In the abnormality detection device, the creating unit may create the learning data from the measurement data read out for the read target period from the measurement data measured in time series from the power storage element. The detection unit inputs measurement data of a detection target period that partially overlaps with the read target period into the model learned by the learning data, and based on the score output from the model, the detection target period of the detection target period. An abnormality in the power storage element or a sign of the abnormality may be detected.

If the fluctuation of the measurement data is small, it is not always necessary to make the learning period and the detection period the same, and the model learned from the measurement data a little earlier may be used for abnormality detection. When the measurement data cannot be sufficiently acquired, such as when the power storage system is stopped, abnormality detection is possible even by using the model learned from the measurement data a little earlier.

The abnormality detection method creates training data by statistically processing a plurality of measurement data of the power storage element that may include abnormal measurement data, and uses the created training data to input the measurement data to the measurement data. The model is trained to output a score corresponding to whether or not abnormal measurement data is included, the trained model is stored, and the plurality of measurement data are input to the model and output as a score. Based on this, an abnormality in the power storage element or a sign of the abnormality is detected.

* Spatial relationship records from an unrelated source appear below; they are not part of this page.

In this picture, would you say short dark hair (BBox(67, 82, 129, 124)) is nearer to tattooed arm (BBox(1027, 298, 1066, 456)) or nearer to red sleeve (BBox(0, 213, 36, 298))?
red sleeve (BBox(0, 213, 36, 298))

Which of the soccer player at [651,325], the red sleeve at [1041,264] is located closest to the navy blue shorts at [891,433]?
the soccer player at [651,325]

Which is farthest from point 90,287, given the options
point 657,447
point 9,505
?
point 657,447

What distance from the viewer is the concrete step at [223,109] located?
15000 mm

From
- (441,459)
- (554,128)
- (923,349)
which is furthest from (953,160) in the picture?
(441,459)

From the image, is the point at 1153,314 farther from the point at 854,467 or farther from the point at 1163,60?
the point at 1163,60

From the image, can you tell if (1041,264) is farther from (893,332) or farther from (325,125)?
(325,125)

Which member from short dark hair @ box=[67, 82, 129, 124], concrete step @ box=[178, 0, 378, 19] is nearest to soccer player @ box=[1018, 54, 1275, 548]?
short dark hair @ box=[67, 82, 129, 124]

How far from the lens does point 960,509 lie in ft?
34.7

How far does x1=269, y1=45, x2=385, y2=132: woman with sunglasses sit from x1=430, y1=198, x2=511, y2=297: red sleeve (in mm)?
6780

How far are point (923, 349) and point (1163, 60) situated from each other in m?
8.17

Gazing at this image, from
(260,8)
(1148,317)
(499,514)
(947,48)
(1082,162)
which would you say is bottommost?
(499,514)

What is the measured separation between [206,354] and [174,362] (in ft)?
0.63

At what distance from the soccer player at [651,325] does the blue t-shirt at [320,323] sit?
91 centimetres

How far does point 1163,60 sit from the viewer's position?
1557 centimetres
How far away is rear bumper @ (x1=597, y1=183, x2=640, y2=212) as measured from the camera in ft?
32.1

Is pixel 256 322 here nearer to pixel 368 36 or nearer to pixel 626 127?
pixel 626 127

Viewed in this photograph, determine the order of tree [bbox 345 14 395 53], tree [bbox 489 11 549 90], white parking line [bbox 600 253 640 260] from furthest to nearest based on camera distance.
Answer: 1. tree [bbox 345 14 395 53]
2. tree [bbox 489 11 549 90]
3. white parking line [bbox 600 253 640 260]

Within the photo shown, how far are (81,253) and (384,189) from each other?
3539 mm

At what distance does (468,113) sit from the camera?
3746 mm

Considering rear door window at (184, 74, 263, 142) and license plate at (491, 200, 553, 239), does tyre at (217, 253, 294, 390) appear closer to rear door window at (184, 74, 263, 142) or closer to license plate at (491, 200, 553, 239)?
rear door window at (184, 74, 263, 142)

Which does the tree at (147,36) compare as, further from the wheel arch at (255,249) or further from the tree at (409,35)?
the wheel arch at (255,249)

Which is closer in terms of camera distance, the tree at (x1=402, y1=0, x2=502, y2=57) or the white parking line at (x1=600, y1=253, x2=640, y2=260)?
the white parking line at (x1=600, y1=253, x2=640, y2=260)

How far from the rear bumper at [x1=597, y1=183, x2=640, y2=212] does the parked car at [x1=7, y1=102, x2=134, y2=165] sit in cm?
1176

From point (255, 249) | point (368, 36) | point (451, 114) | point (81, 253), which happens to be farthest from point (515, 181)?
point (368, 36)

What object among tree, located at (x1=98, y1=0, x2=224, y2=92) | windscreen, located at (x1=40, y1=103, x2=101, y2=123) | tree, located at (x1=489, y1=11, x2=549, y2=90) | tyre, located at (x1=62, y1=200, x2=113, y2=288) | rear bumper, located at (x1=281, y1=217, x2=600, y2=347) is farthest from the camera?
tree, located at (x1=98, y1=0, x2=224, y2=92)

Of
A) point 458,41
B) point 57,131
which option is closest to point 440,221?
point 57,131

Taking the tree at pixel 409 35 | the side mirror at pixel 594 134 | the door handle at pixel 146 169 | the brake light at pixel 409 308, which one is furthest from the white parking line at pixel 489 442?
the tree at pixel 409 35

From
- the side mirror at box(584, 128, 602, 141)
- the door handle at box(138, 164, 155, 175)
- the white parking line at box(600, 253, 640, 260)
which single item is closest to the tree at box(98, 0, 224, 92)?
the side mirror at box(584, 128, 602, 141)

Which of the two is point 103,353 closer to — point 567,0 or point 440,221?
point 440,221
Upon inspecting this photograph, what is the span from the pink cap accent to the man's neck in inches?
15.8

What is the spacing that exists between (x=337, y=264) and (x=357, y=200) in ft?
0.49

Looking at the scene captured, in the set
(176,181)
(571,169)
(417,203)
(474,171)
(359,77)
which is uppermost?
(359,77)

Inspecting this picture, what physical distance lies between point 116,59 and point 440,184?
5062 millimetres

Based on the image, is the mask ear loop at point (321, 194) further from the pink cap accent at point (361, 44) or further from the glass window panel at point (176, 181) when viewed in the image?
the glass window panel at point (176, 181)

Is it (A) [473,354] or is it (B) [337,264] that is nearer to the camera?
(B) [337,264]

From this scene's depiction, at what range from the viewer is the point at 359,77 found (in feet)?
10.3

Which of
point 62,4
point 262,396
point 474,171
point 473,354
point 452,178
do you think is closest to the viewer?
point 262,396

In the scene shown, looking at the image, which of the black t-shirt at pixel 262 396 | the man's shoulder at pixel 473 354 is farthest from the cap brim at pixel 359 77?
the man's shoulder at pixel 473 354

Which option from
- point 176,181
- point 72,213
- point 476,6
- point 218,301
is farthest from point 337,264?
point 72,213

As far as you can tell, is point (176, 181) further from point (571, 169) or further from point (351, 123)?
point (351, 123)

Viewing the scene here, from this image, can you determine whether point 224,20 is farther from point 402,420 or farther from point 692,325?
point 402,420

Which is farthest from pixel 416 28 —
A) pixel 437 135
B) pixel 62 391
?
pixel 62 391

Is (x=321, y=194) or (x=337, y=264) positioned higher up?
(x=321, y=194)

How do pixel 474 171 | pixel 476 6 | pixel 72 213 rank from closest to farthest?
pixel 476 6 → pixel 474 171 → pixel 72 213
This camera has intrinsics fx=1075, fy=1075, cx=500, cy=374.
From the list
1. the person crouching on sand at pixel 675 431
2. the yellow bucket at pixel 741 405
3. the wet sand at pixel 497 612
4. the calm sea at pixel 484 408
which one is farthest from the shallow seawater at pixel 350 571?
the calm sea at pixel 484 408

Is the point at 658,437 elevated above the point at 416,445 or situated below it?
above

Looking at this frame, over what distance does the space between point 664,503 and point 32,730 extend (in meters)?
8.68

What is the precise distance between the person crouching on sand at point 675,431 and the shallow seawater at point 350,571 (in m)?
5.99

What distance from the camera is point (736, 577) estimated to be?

The abnormality detection method may be carried out using a computer installed close to the power storage element, or may be carried out using a computer installed remotely.

The computer program creates training data by statistically processing a plurality of measurement data of the power storage element that may include abnormal measurement data, and uses the created training data to make an abnormality in the measurement data when the measurement data is input. The model is trained so as to output a score corresponding to whether or not various measurement data are included, the trained model is stored, and the plurality of measurement data are input to the model based on the output score. , The process of detecting an abnormality or a sign of an abnormality of the power storage element is executed.

The computer program may be executed by a computer installed close to the power storage element, or may be executed by a computer installed remotely.

The present invention will be specifically described with reference to the drawings showing the embodiments thereof.

FIG. 1 is a diagram showing an outline of the remote monitoring system 100. The remote monitoring system 100 enables remote access to information on power storage elements and power-related devices included in the mega-solar power generation system S, the thermal power generation system F, and the wind power generation system W. The uninterruptible power supply (UPS) U, the rectifier (direct current power supply, or AC power supply) D provided in the regulated power supply system for railways and the like may be remotely monitored.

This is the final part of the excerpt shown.